The Supreme Court has allowed the regulation of carbon through the Clean Air Act. The question is, is Congress going to be smart enough to stop it? I want to stop the EPA from regulating carbon and allow elected officials to come up with a statutory scheme that not only cleans up the air, it creates jobs instead of losing jobs and gets this country on the path to energy independence.

Graham’s assertion that Clean Air Act regulation of global warming pollution would be a disaster is baseless. The Clean Air Act has been such a successful piece of legislation that the coal industry front group American Coalition for Clean Coal Electricity and the oil-funded think tank American Enterprise Institute tout its track record of cleaning up our air while keeping our economy strong. The myth that environmental protection and economic growth are incompatible has been repeatedly debunked, in theory and practice. A healthy economy thrives on a strong framework of rules.

The Clean Air Act global warming rules for mobile sources — the joint EPA-Department of Transportation greenhouse gas tailpipe standards — have been embraced by environmentalists and the auto industry alike, after years of litigation and astroturf campaigns claiming that such regulation would destroy Detroit. It was the decay of regulation that brought the American auto industry to its knees:the lack of competitive standards for domestic carmakers and the lack of financial regulation that allowed Wall Street to blow up the American economy.

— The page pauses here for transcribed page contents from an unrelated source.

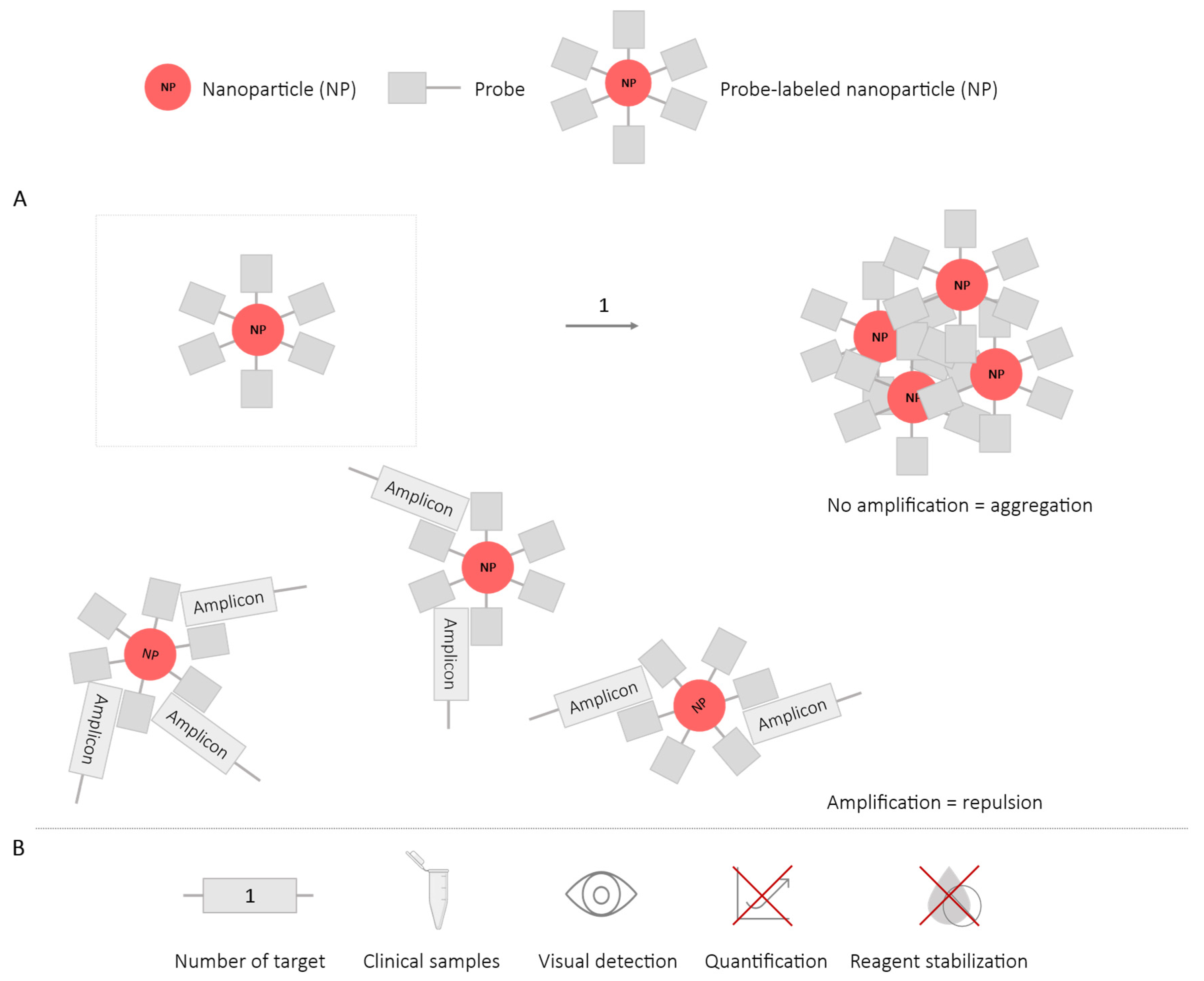 NP Nanoparticle (NP)

Probe

NP Probe-labeled nanoparticle (NP)

A

NP

1

NP

NP

NP

NP

No amplification = aggregation

Amplicon

NP

Amplicon

Amplicon

NP

Amplicon

Amplicon

Amplicon

NP

Amplicon

Amplification = repulsion

B

1

Number of target

Clinical samples

Visual detection

Quantification

Reagent stabilization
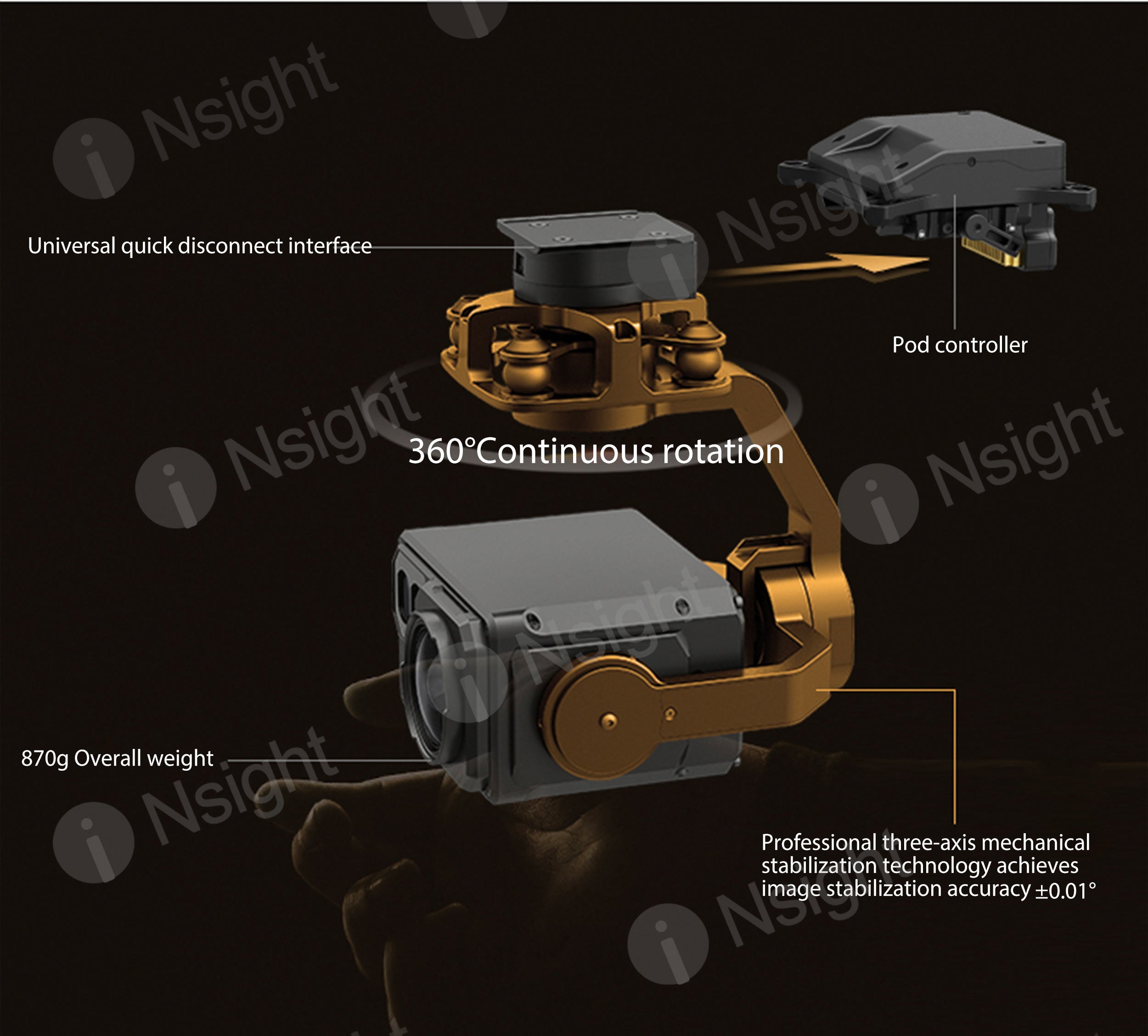 iNsight

Universal quick disconnect interface

Pod controller

360°Continuous rotation

870g Overall weight

Professional three-axis mechanical stabilization technology achieves image stabilization accuracy ±0.01°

EPA Administrator Lisa Jackson has acceded to the unfounded attacks on the Clean Air Act by delaying and weakening rules for stationary greenhouse sources that were first proposed by the EPA under the Bush administration, even as politicians promote a fear campaign that “churches, schools, restaurants and even large homes could fall under new federal regulations aimed at curbing greenhouse gases.”

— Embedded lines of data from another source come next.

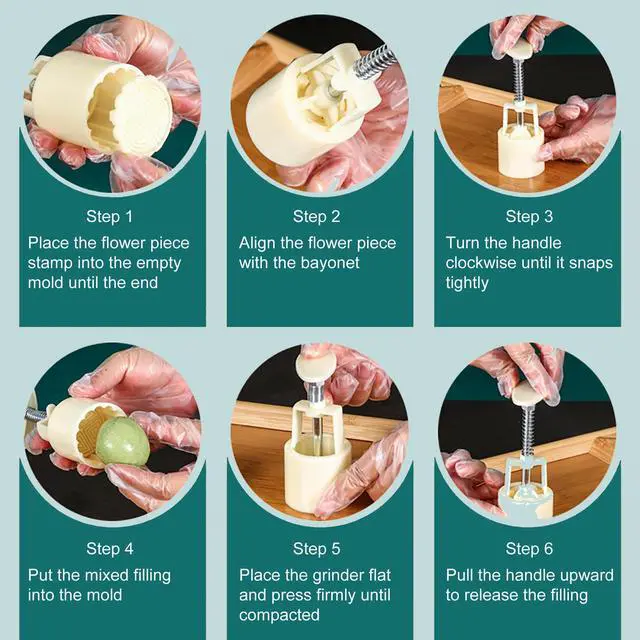 Step 1
Place the flower piece stamp into the empty mold until the end

Step 2
Align the flower piece with the bayonet

Step 3
Turn the handle clockwise until it snaps tightly

Step 4
Put the mixed filling into the mold

Step 5
Place the grinder flat and press firmly until compacted

Step 6
Pull the handle upward to release the filling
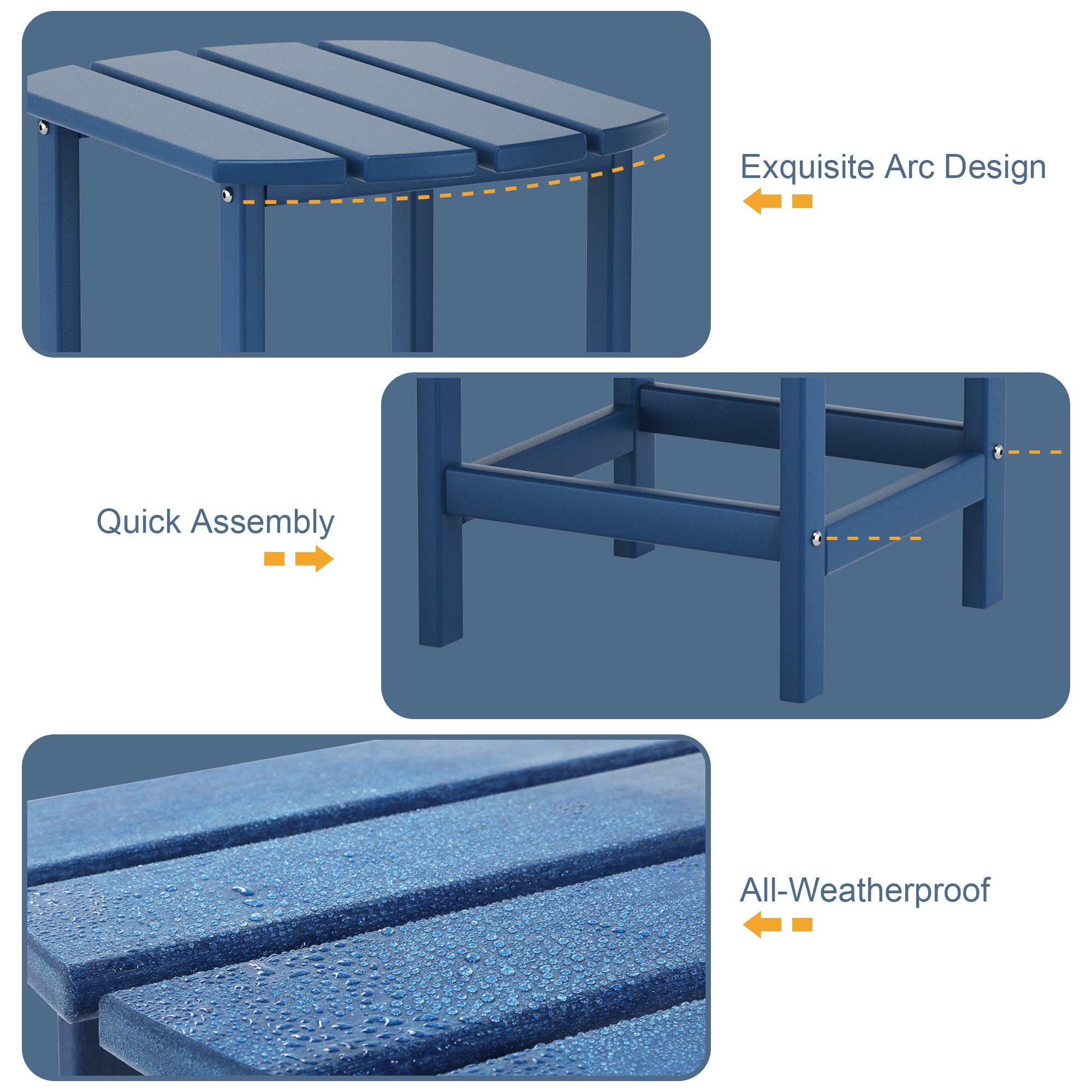 Exquisite Arc Design

Quick Assembly

All-Weatherproof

The traditional tools of the Clean Air Act must be complemented by a comprehensive redirection of national energy policy if we are to confront the increasing disaster of climate change. But the idea that Congress should pass climate legislation to prevent the specter of the mean nasty EPA Carbon Cops — as Koch Industries’ Americans for Prosperity is selling in Arkansas right now — is, quite simply, toxic.